A business that is not primarily operating in the food and beverage space (that is, not a bar or restaurant) may apply for a catering establishment license to serve food and alcoholic beverages at private events if certain requirements are satisfied:
- The business has a portion of its premises that is “for hire” by the public for private events. This portion should be separated in some fashion from the main public areas of the business. The key is that access is limited to the private party attendees, not openly accessible to the general public. It is a good idea to charge a “room fee.”
- The private party invites and brings the attendees, not the catering establishment. The catering establishment cannot solicit attendees to an event in any fashion.
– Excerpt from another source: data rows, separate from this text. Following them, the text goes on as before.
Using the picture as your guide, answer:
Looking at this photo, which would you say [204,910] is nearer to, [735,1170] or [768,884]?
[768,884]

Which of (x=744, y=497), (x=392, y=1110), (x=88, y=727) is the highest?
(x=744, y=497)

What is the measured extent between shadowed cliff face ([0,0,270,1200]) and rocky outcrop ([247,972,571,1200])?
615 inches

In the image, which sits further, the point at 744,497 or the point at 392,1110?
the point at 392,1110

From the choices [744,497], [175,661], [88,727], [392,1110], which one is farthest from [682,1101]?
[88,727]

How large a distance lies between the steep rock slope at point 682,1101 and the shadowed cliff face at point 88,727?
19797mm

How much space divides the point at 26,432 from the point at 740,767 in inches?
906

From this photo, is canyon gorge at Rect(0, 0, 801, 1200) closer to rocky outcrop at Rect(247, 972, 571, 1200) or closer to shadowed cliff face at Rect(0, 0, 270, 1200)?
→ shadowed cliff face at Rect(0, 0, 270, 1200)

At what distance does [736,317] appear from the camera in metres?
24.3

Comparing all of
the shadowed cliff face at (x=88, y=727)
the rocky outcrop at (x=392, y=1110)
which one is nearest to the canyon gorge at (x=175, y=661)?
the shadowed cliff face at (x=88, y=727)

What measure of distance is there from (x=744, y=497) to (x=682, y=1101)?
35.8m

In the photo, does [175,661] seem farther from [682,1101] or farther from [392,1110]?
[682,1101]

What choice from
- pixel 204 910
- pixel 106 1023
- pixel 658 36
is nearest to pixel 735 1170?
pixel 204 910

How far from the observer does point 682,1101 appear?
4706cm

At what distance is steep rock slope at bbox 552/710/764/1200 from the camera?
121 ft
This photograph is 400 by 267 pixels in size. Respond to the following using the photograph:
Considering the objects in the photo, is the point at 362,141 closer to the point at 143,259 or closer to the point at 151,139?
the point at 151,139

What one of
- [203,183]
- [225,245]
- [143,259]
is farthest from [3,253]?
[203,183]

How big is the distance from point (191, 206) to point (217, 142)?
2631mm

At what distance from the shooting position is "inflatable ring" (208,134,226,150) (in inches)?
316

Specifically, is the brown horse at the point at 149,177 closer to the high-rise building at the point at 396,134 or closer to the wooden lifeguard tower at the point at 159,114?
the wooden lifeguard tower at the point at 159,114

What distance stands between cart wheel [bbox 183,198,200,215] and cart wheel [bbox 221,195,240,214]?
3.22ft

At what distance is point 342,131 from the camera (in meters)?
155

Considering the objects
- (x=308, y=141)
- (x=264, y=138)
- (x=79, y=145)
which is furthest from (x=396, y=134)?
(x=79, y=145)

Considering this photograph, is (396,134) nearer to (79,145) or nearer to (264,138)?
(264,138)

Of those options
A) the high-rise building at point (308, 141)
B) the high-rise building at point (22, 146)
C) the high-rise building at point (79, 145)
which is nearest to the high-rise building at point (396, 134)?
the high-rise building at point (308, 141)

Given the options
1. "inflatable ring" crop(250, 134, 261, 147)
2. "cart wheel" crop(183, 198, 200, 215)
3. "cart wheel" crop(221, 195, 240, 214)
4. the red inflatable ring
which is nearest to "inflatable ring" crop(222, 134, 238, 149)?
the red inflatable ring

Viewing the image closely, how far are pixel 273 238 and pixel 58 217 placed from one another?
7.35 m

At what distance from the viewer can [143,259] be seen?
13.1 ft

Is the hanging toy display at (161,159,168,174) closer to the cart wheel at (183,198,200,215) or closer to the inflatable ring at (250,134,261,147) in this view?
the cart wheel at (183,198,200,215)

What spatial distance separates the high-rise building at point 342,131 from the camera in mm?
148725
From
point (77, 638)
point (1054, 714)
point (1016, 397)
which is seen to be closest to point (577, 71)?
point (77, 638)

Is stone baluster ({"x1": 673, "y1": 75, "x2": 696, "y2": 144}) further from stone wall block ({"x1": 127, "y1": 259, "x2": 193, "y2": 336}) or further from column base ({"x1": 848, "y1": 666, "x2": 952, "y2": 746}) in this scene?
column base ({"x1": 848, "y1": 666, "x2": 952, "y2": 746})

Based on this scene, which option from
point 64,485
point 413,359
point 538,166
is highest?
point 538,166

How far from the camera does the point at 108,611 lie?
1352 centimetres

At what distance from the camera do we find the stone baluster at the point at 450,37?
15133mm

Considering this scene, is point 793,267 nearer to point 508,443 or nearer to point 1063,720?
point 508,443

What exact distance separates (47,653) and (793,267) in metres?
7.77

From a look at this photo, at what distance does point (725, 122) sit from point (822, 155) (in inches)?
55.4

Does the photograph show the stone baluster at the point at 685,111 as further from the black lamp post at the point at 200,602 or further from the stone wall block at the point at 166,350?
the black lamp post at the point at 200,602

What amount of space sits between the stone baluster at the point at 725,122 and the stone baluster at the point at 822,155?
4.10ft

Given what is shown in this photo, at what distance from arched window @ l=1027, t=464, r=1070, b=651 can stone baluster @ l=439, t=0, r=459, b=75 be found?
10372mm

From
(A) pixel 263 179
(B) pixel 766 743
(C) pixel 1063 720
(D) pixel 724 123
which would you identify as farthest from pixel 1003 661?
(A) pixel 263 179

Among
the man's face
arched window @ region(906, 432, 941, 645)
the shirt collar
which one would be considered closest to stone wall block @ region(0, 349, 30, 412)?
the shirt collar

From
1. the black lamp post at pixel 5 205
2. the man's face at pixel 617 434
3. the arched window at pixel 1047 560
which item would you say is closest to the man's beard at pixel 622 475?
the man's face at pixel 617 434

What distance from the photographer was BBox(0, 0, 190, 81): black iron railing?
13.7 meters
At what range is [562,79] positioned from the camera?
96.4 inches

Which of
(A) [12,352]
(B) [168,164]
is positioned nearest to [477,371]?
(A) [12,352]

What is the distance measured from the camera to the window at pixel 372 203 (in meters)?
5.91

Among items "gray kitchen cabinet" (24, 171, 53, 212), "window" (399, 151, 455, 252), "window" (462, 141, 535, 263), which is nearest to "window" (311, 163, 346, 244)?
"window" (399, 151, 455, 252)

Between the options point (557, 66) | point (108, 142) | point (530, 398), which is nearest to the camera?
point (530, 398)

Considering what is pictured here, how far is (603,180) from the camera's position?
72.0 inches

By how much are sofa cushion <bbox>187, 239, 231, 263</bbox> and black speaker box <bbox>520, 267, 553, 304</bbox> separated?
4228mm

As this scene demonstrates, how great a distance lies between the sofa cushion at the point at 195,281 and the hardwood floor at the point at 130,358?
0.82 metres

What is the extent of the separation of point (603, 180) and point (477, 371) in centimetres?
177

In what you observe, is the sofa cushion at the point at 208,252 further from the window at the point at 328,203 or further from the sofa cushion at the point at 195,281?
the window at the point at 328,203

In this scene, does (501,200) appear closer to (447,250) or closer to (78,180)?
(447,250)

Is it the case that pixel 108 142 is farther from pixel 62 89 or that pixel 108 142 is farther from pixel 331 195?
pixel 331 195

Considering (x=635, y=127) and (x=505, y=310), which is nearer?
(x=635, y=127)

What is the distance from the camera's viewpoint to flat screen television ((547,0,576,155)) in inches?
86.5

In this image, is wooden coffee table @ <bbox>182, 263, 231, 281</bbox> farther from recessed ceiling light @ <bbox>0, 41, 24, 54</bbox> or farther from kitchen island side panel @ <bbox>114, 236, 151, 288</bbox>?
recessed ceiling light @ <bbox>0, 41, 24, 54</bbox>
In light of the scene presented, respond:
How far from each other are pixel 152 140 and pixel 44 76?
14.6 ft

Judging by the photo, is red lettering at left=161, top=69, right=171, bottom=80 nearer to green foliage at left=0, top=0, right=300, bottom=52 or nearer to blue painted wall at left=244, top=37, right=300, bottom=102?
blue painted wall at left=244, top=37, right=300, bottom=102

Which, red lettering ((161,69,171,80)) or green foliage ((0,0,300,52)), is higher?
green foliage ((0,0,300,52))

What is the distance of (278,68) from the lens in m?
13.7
The catering establishment cannot use the space for its own corporate parties; rather, it is intended to be “for hire” to the general public.
- The area for hire must accommodate at least 50 people. (Fewer people can attend any particular event. It is the occupancy of the space being used that is important.)
- There must be adequate facilities to prepare food that are in compliance with health department rules and regulations. The facilities for preparing food must be there, even if not actually used. It is permissible to have the food prepared off site and delivered ready to serve by a third party so long as the customer pays the catering establishment, not the third party, for the food and beverages.
Using your space for corporate parties can be a great revenue stream. Museums, sports facilities and other businesses have successfully added this new offering to customers. Wine and beer only permits are quite affordable and worth considering if you would like to monetize your underused space. Consulting with an experienced SLA attorney can help you select the best license to meet your business needs.